Wednesday, February 4, 2009

Mexicanisms

Part of the reason I teach at the elementary level in Nashville is to break the prejudice toward the language that inevitably comes in high school. Student entering a high school Spanish class have already decided that they hate their teacher and the class. They walk in with a terrible attitude and that is the biggest challenge for the teachers to overcome. In my humble opinion. Teaching at the elementary level, where things can be fun and games, helps prevent that prejudice from ever happening. The students leave elementary school with a good taste in their mouth and a love for the language that can actually overcome even a bad teacher!
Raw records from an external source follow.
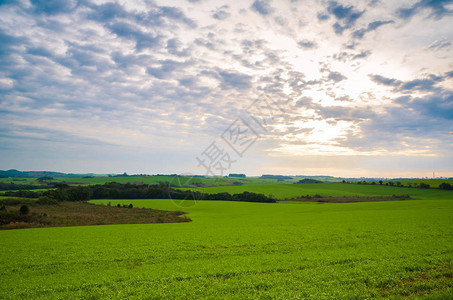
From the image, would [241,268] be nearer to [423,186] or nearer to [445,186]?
[445,186]

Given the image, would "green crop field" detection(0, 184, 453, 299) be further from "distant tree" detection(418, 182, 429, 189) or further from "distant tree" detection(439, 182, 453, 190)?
"distant tree" detection(418, 182, 429, 189)

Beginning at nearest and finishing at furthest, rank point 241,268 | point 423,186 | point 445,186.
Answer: point 241,268
point 445,186
point 423,186

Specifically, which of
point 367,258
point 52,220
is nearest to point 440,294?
point 367,258

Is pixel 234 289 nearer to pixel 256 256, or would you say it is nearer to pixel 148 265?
pixel 256 256

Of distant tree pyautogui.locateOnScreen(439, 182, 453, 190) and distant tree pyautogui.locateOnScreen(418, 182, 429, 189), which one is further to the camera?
distant tree pyautogui.locateOnScreen(418, 182, 429, 189)

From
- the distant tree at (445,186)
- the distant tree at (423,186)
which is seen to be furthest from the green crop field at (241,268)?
the distant tree at (423,186)

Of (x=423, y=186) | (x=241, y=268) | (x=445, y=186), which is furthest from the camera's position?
(x=423, y=186)

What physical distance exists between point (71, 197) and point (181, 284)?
10088cm

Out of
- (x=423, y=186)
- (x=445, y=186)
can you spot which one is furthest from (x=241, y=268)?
(x=423, y=186)

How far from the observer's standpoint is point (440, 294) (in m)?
11.2

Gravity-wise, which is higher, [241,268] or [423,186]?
[423,186]

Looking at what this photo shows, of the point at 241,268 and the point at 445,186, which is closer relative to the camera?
the point at 241,268

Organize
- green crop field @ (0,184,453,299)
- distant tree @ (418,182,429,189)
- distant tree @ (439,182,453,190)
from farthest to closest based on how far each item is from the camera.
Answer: distant tree @ (418,182,429,189) → distant tree @ (439,182,453,190) → green crop field @ (0,184,453,299)

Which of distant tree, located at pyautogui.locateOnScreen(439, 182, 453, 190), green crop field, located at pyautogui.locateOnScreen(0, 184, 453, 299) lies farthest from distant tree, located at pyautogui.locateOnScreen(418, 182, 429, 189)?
green crop field, located at pyautogui.locateOnScreen(0, 184, 453, 299)
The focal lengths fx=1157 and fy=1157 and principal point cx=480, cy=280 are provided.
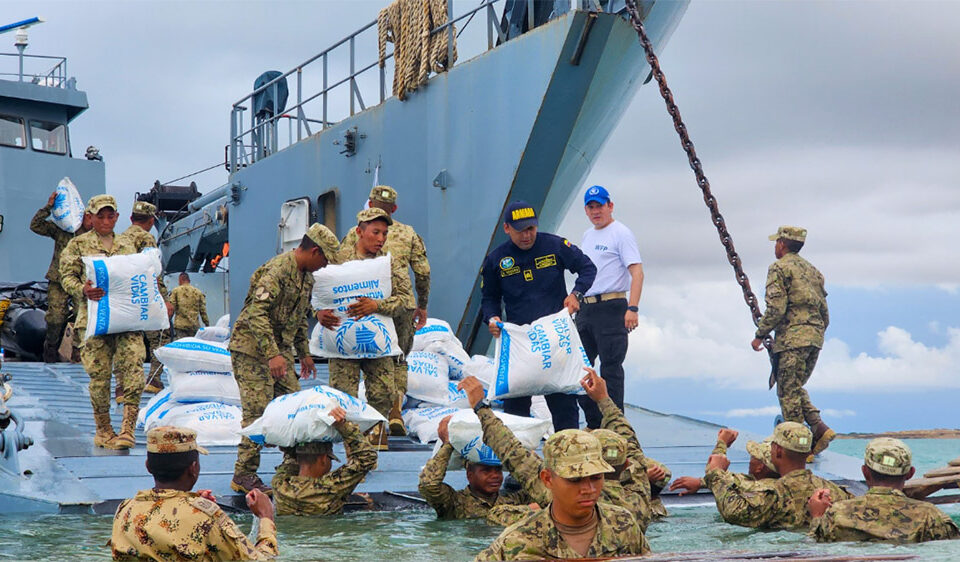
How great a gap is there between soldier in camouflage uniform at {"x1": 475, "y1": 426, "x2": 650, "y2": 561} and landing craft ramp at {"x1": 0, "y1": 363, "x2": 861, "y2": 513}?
10.5 feet

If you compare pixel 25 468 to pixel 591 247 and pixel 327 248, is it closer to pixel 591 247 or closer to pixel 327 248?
pixel 327 248

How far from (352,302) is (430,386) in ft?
5.31

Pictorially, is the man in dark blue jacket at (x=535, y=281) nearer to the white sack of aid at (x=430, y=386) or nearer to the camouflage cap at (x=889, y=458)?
the white sack of aid at (x=430, y=386)

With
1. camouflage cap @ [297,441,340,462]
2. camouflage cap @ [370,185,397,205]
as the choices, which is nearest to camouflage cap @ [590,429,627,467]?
camouflage cap @ [297,441,340,462]

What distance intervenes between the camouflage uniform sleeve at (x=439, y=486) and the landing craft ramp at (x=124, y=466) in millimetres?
494

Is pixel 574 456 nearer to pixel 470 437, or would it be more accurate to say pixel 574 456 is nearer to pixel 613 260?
pixel 470 437

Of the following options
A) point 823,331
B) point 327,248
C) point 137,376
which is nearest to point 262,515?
point 327,248

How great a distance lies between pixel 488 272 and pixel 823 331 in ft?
9.68

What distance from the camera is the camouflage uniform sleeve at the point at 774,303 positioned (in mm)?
8570

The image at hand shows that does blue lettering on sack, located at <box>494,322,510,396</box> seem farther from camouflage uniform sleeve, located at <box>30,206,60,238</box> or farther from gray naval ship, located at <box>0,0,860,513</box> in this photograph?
camouflage uniform sleeve, located at <box>30,206,60,238</box>

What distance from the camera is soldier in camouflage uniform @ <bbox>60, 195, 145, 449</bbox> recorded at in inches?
294

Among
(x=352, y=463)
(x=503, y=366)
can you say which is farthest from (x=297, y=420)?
(x=503, y=366)

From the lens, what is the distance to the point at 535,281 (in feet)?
23.3

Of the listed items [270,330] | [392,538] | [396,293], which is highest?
[396,293]
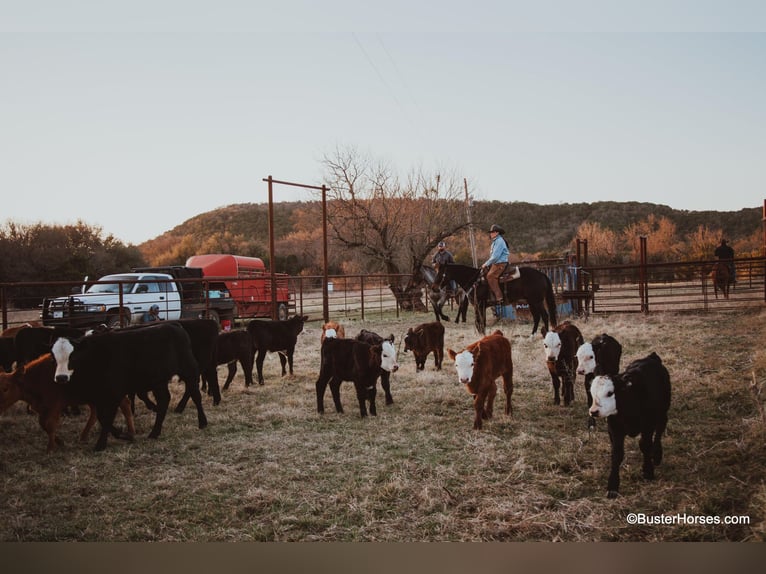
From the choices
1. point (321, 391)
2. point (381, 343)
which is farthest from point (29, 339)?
point (381, 343)

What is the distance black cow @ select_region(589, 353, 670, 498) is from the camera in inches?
85.7

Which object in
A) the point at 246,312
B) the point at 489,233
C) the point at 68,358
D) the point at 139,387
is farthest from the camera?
the point at 246,312

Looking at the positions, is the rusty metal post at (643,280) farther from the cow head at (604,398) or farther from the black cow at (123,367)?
the black cow at (123,367)

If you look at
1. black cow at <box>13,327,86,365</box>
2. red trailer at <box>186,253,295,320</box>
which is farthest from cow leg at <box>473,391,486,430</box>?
black cow at <box>13,327,86,365</box>

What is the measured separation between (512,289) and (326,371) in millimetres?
1483

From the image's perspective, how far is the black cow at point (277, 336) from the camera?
175 inches

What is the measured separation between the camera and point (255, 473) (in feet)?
8.47

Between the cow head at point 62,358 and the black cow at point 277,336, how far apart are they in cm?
163

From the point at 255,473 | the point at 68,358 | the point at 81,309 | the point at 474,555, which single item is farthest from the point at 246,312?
the point at 474,555

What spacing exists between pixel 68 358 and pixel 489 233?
9.26ft

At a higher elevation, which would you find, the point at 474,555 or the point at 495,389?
the point at 495,389

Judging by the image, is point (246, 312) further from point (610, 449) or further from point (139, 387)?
point (610, 449)

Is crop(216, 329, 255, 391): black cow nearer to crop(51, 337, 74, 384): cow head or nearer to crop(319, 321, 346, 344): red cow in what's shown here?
crop(319, 321, 346, 344): red cow

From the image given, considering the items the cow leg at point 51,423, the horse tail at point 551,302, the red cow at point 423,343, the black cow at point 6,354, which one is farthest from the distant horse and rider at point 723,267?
the black cow at point 6,354
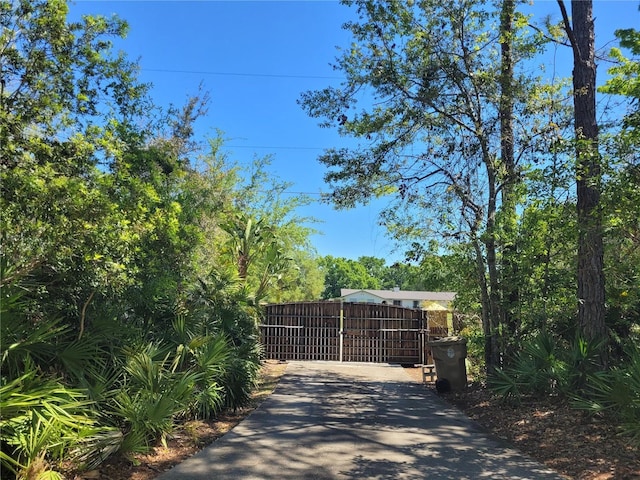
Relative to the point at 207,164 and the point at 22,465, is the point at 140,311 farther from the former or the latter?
the point at 207,164

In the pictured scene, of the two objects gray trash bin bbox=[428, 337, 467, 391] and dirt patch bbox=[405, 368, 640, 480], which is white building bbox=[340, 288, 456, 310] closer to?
gray trash bin bbox=[428, 337, 467, 391]

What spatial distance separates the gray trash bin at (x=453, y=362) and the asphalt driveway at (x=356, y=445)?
0.78 metres

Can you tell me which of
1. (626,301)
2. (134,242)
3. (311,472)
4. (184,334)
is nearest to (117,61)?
(134,242)

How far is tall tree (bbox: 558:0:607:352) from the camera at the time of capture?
7711mm

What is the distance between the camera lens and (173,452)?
19.7 feet

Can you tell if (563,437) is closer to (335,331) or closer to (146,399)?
(146,399)

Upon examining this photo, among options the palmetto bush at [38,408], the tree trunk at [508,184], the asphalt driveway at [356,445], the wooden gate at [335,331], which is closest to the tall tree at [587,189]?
the tree trunk at [508,184]

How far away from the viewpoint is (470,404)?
9.68m

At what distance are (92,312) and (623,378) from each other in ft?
23.1

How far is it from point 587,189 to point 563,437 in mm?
4085

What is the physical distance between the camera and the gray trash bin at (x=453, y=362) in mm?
11203

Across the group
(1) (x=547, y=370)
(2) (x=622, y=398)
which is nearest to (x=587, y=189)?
(1) (x=547, y=370)

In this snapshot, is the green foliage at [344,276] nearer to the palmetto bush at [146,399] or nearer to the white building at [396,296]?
the white building at [396,296]

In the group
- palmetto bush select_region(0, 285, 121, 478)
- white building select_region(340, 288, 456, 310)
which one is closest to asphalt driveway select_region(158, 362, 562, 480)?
palmetto bush select_region(0, 285, 121, 478)
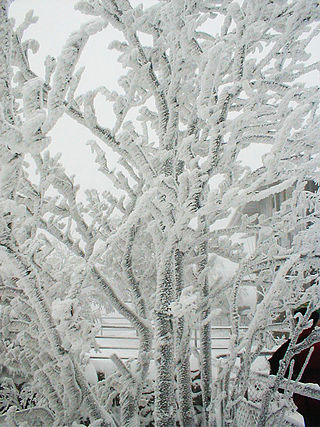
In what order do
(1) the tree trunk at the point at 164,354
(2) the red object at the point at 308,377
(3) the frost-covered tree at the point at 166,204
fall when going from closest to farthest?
(3) the frost-covered tree at the point at 166,204 → (1) the tree trunk at the point at 164,354 → (2) the red object at the point at 308,377

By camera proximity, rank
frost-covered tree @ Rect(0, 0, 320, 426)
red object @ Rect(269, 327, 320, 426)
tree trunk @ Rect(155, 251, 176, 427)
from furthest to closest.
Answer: red object @ Rect(269, 327, 320, 426) < tree trunk @ Rect(155, 251, 176, 427) < frost-covered tree @ Rect(0, 0, 320, 426)

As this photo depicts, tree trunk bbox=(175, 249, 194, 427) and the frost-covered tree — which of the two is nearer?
the frost-covered tree

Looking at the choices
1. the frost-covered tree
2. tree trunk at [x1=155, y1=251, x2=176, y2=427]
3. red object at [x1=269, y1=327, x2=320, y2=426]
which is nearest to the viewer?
the frost-covered tree

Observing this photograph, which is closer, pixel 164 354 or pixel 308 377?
pixel 164 354

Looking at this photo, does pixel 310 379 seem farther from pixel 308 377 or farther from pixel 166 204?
pixel 166 204

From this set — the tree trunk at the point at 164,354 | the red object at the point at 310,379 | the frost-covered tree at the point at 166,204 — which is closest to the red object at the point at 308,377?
the red object at the point at 310,379

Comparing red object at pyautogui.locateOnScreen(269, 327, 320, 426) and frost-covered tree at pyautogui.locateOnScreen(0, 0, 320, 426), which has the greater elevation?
A: frost-covered tree at pyautogui.locateOnScreen(0, 0, 320, 426)

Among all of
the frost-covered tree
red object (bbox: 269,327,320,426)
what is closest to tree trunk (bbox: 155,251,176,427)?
the frost-covered tree

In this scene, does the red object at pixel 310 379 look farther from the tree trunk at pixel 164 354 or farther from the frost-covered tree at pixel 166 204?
the tree trunk at pixel 164 354

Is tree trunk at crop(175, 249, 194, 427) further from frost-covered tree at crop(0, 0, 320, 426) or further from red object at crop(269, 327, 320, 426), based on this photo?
red object at crop(269, 327, 320, 426)

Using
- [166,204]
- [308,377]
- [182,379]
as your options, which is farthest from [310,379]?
[166,204]

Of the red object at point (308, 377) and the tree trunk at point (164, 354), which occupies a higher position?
the tree trunk at point (164, 354)

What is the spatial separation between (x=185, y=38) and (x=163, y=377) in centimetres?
246

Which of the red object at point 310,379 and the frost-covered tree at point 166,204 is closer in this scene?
the frost-covered tree at point 166,204
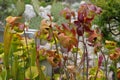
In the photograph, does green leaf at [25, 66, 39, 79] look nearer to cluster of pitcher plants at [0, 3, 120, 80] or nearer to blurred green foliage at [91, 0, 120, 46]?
cluster of pitcher plants at [0, 3, 120, 80]

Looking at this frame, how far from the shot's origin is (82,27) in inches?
55.8

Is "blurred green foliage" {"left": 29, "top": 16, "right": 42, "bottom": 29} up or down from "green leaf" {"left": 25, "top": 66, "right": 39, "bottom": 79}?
down

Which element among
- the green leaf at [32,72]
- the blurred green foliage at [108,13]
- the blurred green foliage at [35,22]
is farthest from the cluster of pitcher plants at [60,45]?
the blurred green foliage at [35,22]

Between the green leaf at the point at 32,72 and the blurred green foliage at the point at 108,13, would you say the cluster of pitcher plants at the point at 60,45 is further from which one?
the blurred green foliage at the point at 108,13

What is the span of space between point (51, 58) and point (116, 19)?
1.65 m

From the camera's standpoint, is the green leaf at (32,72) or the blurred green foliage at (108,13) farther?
the blurred green foliage at (108,13)

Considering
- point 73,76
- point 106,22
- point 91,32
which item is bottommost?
point 106,22

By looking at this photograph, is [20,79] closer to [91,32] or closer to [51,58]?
[51,58]

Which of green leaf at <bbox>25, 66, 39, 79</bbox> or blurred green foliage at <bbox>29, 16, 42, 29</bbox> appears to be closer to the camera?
green leaf at <bbox>25, 66, 39, 79</bbox>

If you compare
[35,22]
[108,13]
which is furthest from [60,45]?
[35,22]

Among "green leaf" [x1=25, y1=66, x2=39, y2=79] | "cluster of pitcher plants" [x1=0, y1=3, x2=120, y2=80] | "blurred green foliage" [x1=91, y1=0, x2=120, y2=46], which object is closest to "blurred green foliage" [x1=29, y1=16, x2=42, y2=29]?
"blurred green foliage" [x1=91, y1=0, x2=120, y2=46]

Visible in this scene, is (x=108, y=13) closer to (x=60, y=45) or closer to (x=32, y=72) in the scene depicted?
(x=32, y=72)

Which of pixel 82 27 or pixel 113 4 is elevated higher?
pixel 82 27

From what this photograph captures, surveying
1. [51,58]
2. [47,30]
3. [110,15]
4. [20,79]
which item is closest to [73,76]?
[51,58]
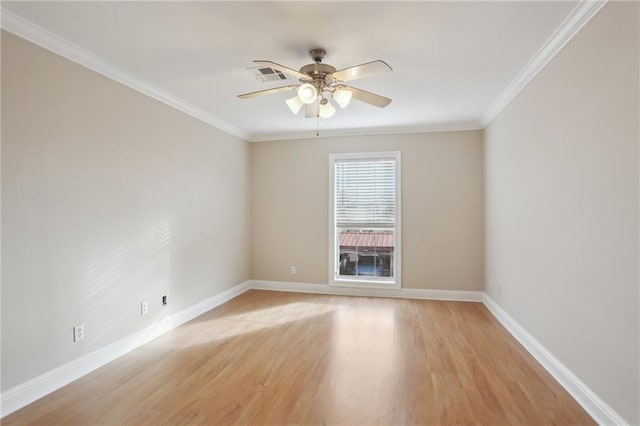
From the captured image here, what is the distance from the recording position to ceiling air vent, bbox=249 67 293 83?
2.93 m

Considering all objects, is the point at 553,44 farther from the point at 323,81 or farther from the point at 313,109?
the point at 313,109

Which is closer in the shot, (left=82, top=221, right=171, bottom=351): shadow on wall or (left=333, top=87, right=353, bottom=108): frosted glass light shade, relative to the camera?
(left=333, top=87, right=353, bottom=108): frosted glass light shade

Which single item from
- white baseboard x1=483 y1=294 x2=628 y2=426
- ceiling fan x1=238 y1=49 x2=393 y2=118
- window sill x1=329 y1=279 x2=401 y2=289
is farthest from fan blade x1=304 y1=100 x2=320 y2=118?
window sill x1=329 y1=279 x2=401 y2=289

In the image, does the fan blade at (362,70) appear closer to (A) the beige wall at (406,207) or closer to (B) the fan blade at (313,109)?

The other reason I love teaching at this level is that there isn’t a preconceived notion about Mexicans or other Latinos. The students are typically a blank slate in that category. There’s some cheesy joke about basketball and the punch line (because I can’t remember the joke) is cuatro cinco, making a joke that most Spanish words you just add –o to the end. Sink-o for the basketball humor. I don’t find the joke in bad taste. It’s one that makes me smirk instead of laugh, but I do think it’s relatively funny. My kids wouldn’t get that joke at all. They’re not mature enough in their outside culture to get that Spanish sometimes follow that pattern. Also, Spanish is just a part of their academic lives, so they don’t find it hard, therefore looking for the easy translation of just adding an o. The reason I go into all this is that on our road trip, the English teachers (after explaining a flyer to me that in effect would translate “How do you say red in Spanish? Red-o.” that was promoting a language center) were talking about how their students remove the o from the end of words to make an English word!
For example:
shoe zapato translation- zapat.
ball pelota translation- pelot.
I found it pretty hilarious that the same joke translates, pardon the pun.